◆ Source document ◆
··········

Lanfranco Marcelletti Jr. traveled from Texas Tech to the Vatican to conduct for a special audience member and for a special purpose.
Pope Francis makes his way across the marble floor leading into the Paul VI Room of the Vatican. His movement is slow, but his excitement is palpable. Before him sit 53 musicians performing the “Concert for Peace.”
Musicians from 15 to 50 years old pull bows along stringed instruments, their eyes quickly moving back and forth across the sheet music on their stands. The group has been rehearsing all week, perfecting their sound not only for the pope but also for the 4,000 audience members for this November concert.
Conducting the orchestra as Pope Francis enters is Texas Tech University's Director of Orchestral Studies Lanfranco Marcelletti Jr. He marks time with his baton, leading the musicians through the overture from Handel's “Messiah.”
The orchestra is composed of musicians from different countries. At many stands, Ukrainians and Russians sit side by side.
From the first rehearsal of the week, the group set out to see if they could prove the slogan of the concert.

··········

◆ What you have to do ◆
Return everything from "The orchestra is" down to "of the concert." in the piece on the Vatican peace concert above, copied word for word.

◆ Given records ◆

··········

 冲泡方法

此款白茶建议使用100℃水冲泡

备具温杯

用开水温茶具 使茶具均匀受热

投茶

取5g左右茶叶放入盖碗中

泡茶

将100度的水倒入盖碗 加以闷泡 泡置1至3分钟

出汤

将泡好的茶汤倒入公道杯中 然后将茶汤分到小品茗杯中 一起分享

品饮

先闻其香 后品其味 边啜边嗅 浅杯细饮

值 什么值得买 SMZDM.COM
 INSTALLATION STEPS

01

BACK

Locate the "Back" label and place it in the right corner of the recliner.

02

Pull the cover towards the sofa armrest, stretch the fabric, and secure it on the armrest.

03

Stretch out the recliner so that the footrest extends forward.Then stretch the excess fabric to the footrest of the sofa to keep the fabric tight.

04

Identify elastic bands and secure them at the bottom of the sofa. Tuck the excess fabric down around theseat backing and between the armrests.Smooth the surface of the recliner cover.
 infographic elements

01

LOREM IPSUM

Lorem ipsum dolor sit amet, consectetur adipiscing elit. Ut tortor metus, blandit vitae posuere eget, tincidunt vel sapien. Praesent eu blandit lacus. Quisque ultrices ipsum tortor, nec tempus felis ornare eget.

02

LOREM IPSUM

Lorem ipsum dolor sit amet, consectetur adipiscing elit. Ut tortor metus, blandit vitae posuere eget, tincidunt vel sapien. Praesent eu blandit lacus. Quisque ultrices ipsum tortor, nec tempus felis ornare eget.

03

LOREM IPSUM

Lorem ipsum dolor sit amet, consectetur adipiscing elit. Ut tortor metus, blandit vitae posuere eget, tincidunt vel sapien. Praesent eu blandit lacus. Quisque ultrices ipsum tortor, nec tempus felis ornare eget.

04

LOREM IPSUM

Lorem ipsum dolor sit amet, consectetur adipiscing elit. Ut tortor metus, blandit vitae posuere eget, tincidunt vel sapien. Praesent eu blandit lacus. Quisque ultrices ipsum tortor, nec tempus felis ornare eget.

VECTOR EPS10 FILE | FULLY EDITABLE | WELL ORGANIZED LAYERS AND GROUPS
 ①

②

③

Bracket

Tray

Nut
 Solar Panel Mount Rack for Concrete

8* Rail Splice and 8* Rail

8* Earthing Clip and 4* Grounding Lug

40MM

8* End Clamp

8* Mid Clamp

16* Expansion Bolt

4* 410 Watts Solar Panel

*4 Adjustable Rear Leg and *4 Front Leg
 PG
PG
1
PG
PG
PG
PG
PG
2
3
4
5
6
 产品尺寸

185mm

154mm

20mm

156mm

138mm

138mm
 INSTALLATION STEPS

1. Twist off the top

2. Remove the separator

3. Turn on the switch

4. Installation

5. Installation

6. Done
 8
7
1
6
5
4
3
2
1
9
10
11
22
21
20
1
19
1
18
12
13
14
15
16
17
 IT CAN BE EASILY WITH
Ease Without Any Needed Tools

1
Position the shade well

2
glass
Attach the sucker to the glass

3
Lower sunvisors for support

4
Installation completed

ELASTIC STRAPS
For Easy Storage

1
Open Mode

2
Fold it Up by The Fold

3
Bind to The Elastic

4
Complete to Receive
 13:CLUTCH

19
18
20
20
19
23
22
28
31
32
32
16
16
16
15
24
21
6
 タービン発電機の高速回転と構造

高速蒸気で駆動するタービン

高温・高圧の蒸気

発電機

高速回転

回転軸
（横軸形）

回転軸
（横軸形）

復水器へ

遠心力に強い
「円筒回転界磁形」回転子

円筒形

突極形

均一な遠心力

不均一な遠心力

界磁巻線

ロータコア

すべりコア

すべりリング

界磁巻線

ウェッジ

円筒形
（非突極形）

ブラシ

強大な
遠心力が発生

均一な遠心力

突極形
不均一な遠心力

··········

◆ Finished task ◆
The orchestra is composed of musicians from different countries. At many stands, Ukrainians and Russians sit side by side.
From the first rehearsal of the week, the group set out to see if they could prove the slogan of the concert.